Wir fordern die FernUniversität auf, alle Kosten, die zu Lasten der Studierenden gehen, transparent, detailliert und nachvollziehbar darzustellen und zu kommunizieren.

Bei vielen der genannten Kosten (Gebührenstelle, Rechenzentrum, Barrierefreiheit, Videoproduktionen, Softwarelizenzen usw.) ist nicht erkennbar, wieso diese fernstudienspezifisch sind, da vergleichbare Kosten auch an Präsenzhochschulen anfallen und dort nicht auf die Studierenden umgelegt werden dürfen.
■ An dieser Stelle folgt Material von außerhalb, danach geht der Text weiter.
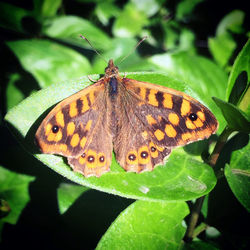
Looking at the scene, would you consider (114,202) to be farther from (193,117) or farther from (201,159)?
(193,117)

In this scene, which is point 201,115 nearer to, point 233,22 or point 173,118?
point 173,118

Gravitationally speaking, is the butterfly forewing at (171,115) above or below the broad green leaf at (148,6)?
below

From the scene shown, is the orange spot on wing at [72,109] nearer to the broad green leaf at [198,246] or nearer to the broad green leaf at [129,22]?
the broad green leaf at [198,246]

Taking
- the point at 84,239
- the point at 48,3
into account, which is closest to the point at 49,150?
the point at 84,239

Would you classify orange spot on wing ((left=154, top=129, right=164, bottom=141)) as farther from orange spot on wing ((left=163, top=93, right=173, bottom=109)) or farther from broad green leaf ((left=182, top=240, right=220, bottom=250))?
broad green leaf ((left=182, top=240, right=220, bottom=250))

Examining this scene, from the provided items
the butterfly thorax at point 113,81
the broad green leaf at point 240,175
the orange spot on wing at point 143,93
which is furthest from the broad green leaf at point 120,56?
the broad green leaf at point 240,175

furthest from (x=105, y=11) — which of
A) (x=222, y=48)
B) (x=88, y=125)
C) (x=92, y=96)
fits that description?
(x=88, y=125)

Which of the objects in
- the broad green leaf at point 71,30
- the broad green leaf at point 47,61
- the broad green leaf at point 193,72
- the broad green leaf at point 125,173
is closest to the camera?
the broad green leaf at point 125,173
Moodle-Plattformen und damit verbundene Software werden an vielen Präsenzhochschulen und auch an Schulen, von gemeinnützigen Organisationen, Unternehmensverbänden und allgemein im Berufsbildungs- sektor eingesetzt. Moodle ist ein kostenloses Online-Lernmanagementsystem, das weltweit eine Open- Source-Lösung für E-Lernen bietet.
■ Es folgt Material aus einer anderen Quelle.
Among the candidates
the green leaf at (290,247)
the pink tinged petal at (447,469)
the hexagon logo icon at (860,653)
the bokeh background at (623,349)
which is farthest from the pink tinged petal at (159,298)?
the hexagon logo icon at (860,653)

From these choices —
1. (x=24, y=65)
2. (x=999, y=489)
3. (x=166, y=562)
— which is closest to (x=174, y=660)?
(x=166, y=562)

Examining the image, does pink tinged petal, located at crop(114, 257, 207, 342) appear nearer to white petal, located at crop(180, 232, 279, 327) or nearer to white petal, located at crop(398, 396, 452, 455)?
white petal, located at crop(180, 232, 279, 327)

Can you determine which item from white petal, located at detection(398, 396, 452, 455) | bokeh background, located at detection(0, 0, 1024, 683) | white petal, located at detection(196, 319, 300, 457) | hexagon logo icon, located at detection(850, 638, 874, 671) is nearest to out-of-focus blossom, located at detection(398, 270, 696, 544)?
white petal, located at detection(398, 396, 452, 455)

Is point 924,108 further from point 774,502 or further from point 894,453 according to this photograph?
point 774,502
Bei Personalkosten Administration und IT ist zu fragen, welche Kostenanteile so fernstudienspezifisch sind, dass sie als Gebühr umlagefähig sind?
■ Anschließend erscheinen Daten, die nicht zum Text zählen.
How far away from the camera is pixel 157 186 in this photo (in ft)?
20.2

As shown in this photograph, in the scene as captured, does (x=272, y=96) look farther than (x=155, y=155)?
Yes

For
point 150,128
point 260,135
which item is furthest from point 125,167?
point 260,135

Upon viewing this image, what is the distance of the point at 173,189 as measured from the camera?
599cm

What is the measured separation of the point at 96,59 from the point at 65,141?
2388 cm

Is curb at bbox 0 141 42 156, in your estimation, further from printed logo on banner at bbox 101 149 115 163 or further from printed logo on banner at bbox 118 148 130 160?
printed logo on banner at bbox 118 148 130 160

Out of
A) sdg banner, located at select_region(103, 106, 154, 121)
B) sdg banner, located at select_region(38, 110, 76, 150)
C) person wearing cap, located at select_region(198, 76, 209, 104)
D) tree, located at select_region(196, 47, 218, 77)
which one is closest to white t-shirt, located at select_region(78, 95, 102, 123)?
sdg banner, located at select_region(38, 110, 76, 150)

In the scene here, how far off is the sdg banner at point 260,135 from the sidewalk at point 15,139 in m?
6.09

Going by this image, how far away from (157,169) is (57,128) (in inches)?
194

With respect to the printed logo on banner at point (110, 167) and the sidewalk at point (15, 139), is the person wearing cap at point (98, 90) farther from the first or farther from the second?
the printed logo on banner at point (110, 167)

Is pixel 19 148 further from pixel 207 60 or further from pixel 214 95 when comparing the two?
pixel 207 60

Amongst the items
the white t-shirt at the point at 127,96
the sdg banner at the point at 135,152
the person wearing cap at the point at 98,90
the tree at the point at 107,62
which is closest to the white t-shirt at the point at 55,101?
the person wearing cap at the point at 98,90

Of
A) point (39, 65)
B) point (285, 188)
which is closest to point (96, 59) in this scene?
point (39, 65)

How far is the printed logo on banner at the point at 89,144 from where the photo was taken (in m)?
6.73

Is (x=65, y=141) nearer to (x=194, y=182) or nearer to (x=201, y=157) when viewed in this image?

Bei den Kosten für Studienmaterial / Studienbriefe ist festzuhalten, dass viele Studienmaterialien nur noch online zur Verfügung gestellt werden und bei Bedarf von den Studierenden selbst ausgedruckt werden müssen. Druck- und Versandkosten dafür entfallen.

Wir fordern die FernUniversität auf, Zahlen vorzulegen, aus denen hervorgeht, in welcher Höhe die zuvor genannten Kosten anfallen und ob sich diese über den betrachteten Zeitraum verändert haben (verringert / erhöht).

Weiterhin wird gefordert, die Querfinanzierung der Weiterbildungs-GmbH in der Gebührenberechnung transparent darzustellen. Da dort teilweise identische Materialen und Ressourcen der Verwaltung (z.B. für Prüfungsanmeldungen, Beratung) eingesetzt werden, müsste die WB-GmbH hier einen Ausgleich leisten, der sich zugunsten der grundständig Studierenden auswirkt, da andernfalls eine unzulässige Förderung von Externen stattfinden würde.

Soziale Unausgewogenheit
Wir kritisieren die geplante Gebührenerhöhung als sozial unausgewogen.

Dem AStA ist aus seiner Beratungspraxis bekannt, dass viele Studierende in finanziell sehr angespannten Verhältnissen leben. Insbesondere sind Studierende im Vollzeitstudium betroffen, die BAFöG-Leistungen beziehen und keine Zuschüsse zu den Studienkosten erhalten können, weil dies in den BAFöG-Regelungen nicht vorgesehen ist. Für sie – ebenso wie für Empfänger*innen von Bürgergeld sowie für inhaftierte Studierende – sieht die FernUniversität lediglich gewisse Gebührenermäßigungen vor. Sie gelten ausschließlich im Erststudium (Bachelor und konsekutiver Master) und nur für die Beleggebühren. Andere Personen mit niedrigem Einkommen werden nicht berücksichtigt.

Eine Befreiung von der Grundgebühr ist grundsätzlich nicht vorgesehen, auch nicht für Zeiten der Beurlaubung.

Ein hoher Prozentsatz der Studierenden studiert in Teilzeit, nicht zuletzt aus beruflichen und familiären Gründen. Diese Gruppe wird benachteiligt, da durch längere Studienzeiten höhere Gebühren anfallen. Gerade die FernUniversität legt seit ihrer Gründung Wert darauf, ein Studium für Studierende in besonderen Lebenslagen zu ermöglichen.

Hier ergibt sich insbesondere ein Nachteil für Studentinnen, die nachweislich höheren Care-Verpflichtungen nachgehen als Studenten und häufig über ein geringeres Einkommen verfügen (u.a. Gender Pay-Gap).

Wir wiederholen unsere Forderung nach Regelungen, die Studierende mit geringem Einkommen finanziell spürbar entlasten. Darüber hinaus dürfen Studierende, die aufgrund besonderer Umstände wie (chronischer) Erkrankung, Behinderung oder familiären Verpflichtungen ihr Studium nicht in der vorgesehenen Zeit abschließen können, nicht durch das Gebührenmodell zusätzlich belastet werden.

Aufgrund zahlreicher Unklarheiten und bestehenden Diskussionsbedarfs regen wir die Vertagung des Beschlusses über die Änderung der Gebührenordnung an. Für einen Austausch stehen wir als Ansprechpartner*innen zur Verfügung.